(Short web captions)

☆ ☆ ☆ ☆ ☆ ☆ ☆

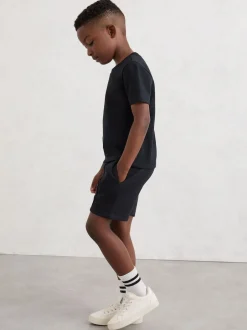 Reiss Shorts nervurés en interlock avec cordon de serrage Peter Premium Hot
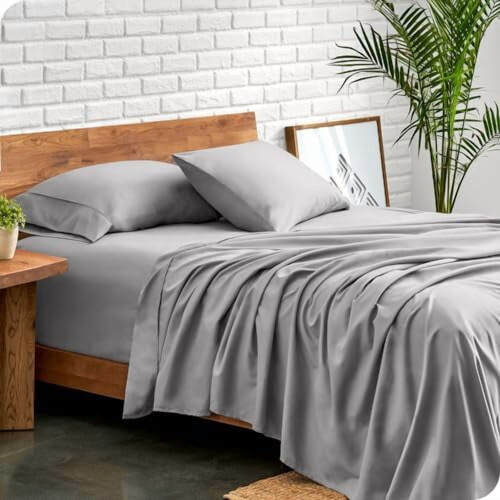 Ultra-Soft Microfiber Sheet Set Queen 4-Piece 1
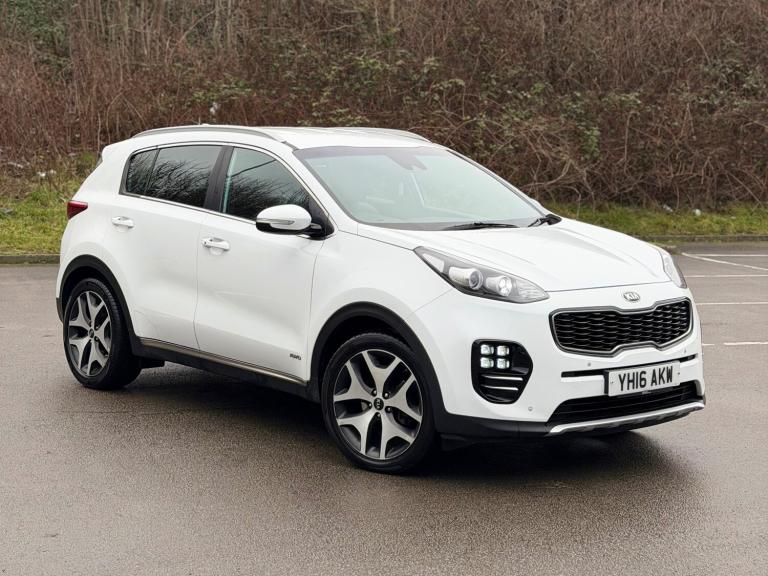 2016 Kia Sportage 2.0 CRDi GT-Line 5dr Auto [AWD] ESTATE Diesel Automatic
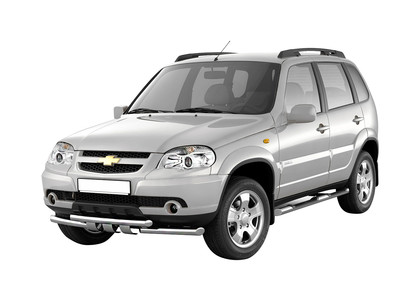 Коврики на Chevrolet Niva 1998 - 2020 в Казани
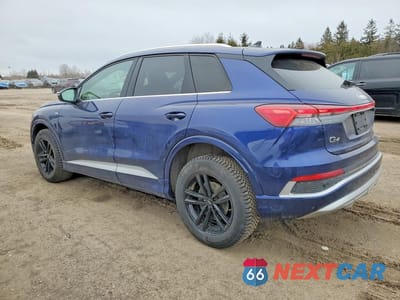 Drugie zdjęcie samochodu z przodu: 2023 AUDI Q4 E-TRON TECHNIK VIN:WA1M2AFZ8PP062507 - miniatura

☆ ☆ ☆ ☆ ☆ ☆ ☆

> **WHAT IS EXPECTED**
Could you edit the material above so that "Queen" becomes "King", keeping everything else unchanged and omitting the picture markers?

> **OUTPUT OF THE TASK**
 Reiss Shorts nervurés en interlock avec cordon de serrage Peter Premium Hot
 Ultra-Soft Microfiber Sheet Set King 4-Piece 1
 2016 Kia Sportage 2.0 CRDi GT-Line 5dr Auto [AWD] ESTATE Diesel Automatic
 Коврики на Chevrolet Niva 1998 - 2020 в Казани
 Drugie zdjęcie samochodu z przodu: 2023 AUDI Q4 E-TRON TECHNIK VIN:WA1M2AFZ8PP062507 - miniatura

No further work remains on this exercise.